**Objective 1**.
Rewrite the urban sound classification write-up from "Code Class Code" to "pipelines are used.", putting "torchaudio" wherever "Librosa" appears.
**Objective 2**.
In the urban sound classification write-up, what accuracy did ResNet reach on AudioSet in the comparison by Hershey et al.?
**Objective 3**.
Continue the urban sound classification write-up from where it stops.

**Text excerpt**.
────────

For environmental audio specifically, Salamon et al. surveyed shallow classifiers on UrbanSound, with results later outperformed by deeper models. Piczak applied a 2-layer CNN to segmented spectrograms and beat hand-engineered features, though performance was capped by dataset size. SCAPER (Salamon et al.) added augmented soundscapes and trained an AlexNet variant on them. The most relevant benchmark is Hershey et al.'s comparison of FC, AlexNet, VGG, and ResNet on Google's AudioSet, where ResNet topped the table at 0.926 accuracy. Our choice of ResNet-18 here is motivated by that result.

Dataset

UrbanSound8K: 8,732 labeled .wav clips, each up to 4 seconds, evenly distributed across 10 classes:

Code Class Code Class
AC air conditioner EI engine idling
CH car horn GS gunshot
CP children playing JH jackhammer
DB dog bark SI siren
DR drilling SM street music

The 10 pre-defined folds are split 80/10/10: folds 1-8 for training, fold 9 for development, fold 10 held out for testing.

Feature Extraction

Raw waveforms are converted to the time-frequency domain via the Short-Time Fourier Transform (window size 2048) using Librosa. Three feature pipelines are used.

Time-averaged feature vectors (src/features/feature_extraction_means.py) feed the shallow classifiers and the feed-forward NN. Each clip is reduced to a length-193 vector by concatenating the time-averaged values of:

  • Mel-scaled spectrogram (mel, 128)
  • Mel-Frequency Cepstral Coefficients (mfccs, 40)
  • Chromagram (chroma, 12)
  • Spectral Contrast (contrast, 7)
  • Tonal Centroid Features (tonnetz, 6)
  • Zero Crossing Rate (zcr, 1)
  • Root-Mean-Square Energy (rmse, 1)
  • Spectral Bandwidth (bw, 1)

PCA reduces this to 185 dimensions where it helps.

2D spectrograms (src/features/feature_extraction_CNN.py) feed the CNN and ResNet. Each clip is converted to a 2-channel [2, 64, 64] image: channel 1 is the log-mel spectrogram, channel 2 is its temporal delta.

Sequential MFCCs (src/features/feature_extraction_RNN.py) feed the RNN. Each clip is windowed into 100-step sequences of 50-dimensional MFCC vectors.

Feature visualization for a car horn clip

Models

File Model Stack
src/models/kNN.py k-Nearest Neighbors sklearn, L1/Minkowski distance, sweep K = 1...99
src/models/SVM.py Support Vector Machine sklearn, RBF kernel, one-vs-rest
src/models/randomForest.py Random Forest sklearn, 1000 trees
src/models/NN.py 4-layer feed-forward net PyTorch (CPU)
src/models/CNN.py 4-layer CNN PyTorch (GPU)
src/models/resNet.py ResNet-18 PyTorch (GPU)

────────

**Data entries**.
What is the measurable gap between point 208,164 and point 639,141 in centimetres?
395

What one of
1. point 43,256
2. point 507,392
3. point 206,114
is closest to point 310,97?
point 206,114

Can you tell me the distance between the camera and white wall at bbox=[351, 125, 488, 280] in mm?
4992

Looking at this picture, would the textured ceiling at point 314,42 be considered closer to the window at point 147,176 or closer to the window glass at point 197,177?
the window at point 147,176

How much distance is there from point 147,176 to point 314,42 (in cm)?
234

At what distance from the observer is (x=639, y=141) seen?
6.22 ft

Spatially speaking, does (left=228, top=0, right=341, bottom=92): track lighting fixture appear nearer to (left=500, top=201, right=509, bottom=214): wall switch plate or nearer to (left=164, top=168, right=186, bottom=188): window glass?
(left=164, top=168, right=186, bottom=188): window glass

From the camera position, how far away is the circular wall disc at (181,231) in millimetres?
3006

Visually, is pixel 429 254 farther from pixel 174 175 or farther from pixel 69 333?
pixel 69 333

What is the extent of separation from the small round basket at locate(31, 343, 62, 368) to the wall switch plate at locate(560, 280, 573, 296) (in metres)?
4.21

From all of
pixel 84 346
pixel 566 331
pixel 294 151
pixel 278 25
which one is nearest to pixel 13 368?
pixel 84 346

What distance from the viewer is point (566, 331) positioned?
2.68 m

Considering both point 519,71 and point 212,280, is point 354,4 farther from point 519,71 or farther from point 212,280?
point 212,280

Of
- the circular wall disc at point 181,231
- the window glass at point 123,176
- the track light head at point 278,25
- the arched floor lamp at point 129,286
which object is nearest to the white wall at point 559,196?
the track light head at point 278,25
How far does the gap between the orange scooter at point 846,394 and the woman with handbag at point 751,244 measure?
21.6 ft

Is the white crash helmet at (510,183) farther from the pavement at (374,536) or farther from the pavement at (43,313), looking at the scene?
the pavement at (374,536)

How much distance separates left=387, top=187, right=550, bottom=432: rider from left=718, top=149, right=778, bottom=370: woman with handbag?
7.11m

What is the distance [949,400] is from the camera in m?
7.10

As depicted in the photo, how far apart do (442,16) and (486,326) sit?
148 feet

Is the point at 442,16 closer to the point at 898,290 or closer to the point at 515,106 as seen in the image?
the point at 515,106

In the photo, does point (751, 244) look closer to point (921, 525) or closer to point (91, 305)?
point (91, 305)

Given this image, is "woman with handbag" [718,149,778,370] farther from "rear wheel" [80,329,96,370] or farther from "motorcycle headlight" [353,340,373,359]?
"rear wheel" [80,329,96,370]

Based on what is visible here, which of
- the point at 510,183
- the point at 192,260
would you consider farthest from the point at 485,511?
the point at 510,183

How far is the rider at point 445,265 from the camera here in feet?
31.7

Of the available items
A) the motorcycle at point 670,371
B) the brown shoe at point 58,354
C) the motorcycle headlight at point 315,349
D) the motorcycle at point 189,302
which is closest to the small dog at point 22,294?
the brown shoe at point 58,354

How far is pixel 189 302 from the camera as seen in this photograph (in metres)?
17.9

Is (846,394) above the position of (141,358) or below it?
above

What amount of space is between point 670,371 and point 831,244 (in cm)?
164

────────

**Final result 1**.
Code Class Code Class
AC air conditioner EI engine idling
CH car horn GS gunshot
CP children playing JH jackhammer
DB dog bark SI siren
DR drilling SM street music

The 10 pre-defined folds are split 80/10/10: folds 1-8 for training, fold 9 for development, fold 10 held out for testing.

Feature Extraction

Raw waveforms are converted to the time-frequency domain via the Short-Time Fourier Transform (window size 2048) using torchaudio. Three feature pipelines are used.

**Final result 2**.
0.926

**Final result 3**.
src/models/RNN.py LSTM PyTorch (GPU)

All deep models use Adam (lr = 1e-3, weight decay = 1e-3), cross-entropy loss, Xavier init, batch normalization, and dropout. The 4-layer NN uses four affine→BN→ReLU→Dropout blocks of width 200 with dropout p = 0.65. The baseline CNN is [Conv→BN→ReLU]×4 → MaxPool → FC with filter depths 64→128→256→512. ResNet-18 follows the standard residual architecture with two 2-channel [64, 64] inputs.

The oracle is a human listener, whom Piczak's user study put at ~98% accuracy.

Results

Performance on the development set (fold 9):

Model Parameters Train Acc Val Acc PCA
kNN 1 0.92 0.53 yes
SVM 64,000,000 0.89 0.61 yes
Random Forest 2,408,240 0.94 0.64 yes
4-Layer NN 158,608 0.88 0.70 no
CNN 331,776 0.85 0.72 no
ResNet-18 1,877,635 0.89 0.75 no
RNN (LSTM) 1,210,433 N/A N/A no

Key observations

  • ResNet-18 is the top performer at 75% validation accuracy.
  • Shallow classifiers heavily overfit and their parameter counts scale with dataset size, making them impractical on larger datasets.
  • The 4-layer NN beats SVM and Random Forest with a fraction of the parameters.
  • Random Forest feature importances rank the mel spectrogram as the most predictive feature group, which is why it's the primary CNN/ResNet input.
  • The most common confusions are drilling ↔ air conditioner and jackhammer ↔ drilling. These classes share similar low-frequency spectral energy despite different waveforms.

Figures

CNN architecture ResNet block
FF NN learning curves RF feature importance
4-layer NN confusion matrix ResNet confusion matrix

The full poster is in reports/CS221 Poster.pdf and the findings report in reports/findings.pdf.

Future Work

Extensions noted at project close:

  • Saliency maps and intermediate-layer visualization on the CNN and ResNet, to identify which spectrogram regions and filter banks drive each class prediction.
  • Autoencoder-based dimensionality reduction in place of PCA, to capture non-linear feature correlations.
  • Quantization of the deep models from 32-bit floats to 8-bit, for real-time mobile deployment.
  • Scaling up to Google's AudioSet (~2.1M clips, 527 classes, 5,000+ hours of audio) given the compute budget.

Repository Layout

.
├── README.md
├── LICENSE
├── reports/
│   ├── findings.pdf                       # findings report
│   ├── CS221 Poster.pdf                   # final poster
│   └── CS221 Poster.pptx
├── src/
│   ├── features/
│   │   ├── feature_extraction_means.py    # 193-d feature vectors (shallow + FF NN)
│   │   ├── feature_extraction_CNN.py      # 2x64x64 log-mel + delta tensors (CNN/ResNet)
│   │   ├── feature_extraction_RNN.py      # 100x50 MFCC sequences (RNN)
│   │   └── data_visualization.py          # waveform / spectrogram / chromagram plots
│   └── models/
│       ├── kNN.py                         # k-Nearest Neighbors
│       ├── SVM.py                         # RBF-kernel SVM
│       ├── randomForest.py                # Random Forest + feature-importance plot
│       ├── NN.py                          # 4-layer feed-forward net (PyTorch)
│       ├── CNN.py                         # 4-layer CNN (PyTorch, GPU)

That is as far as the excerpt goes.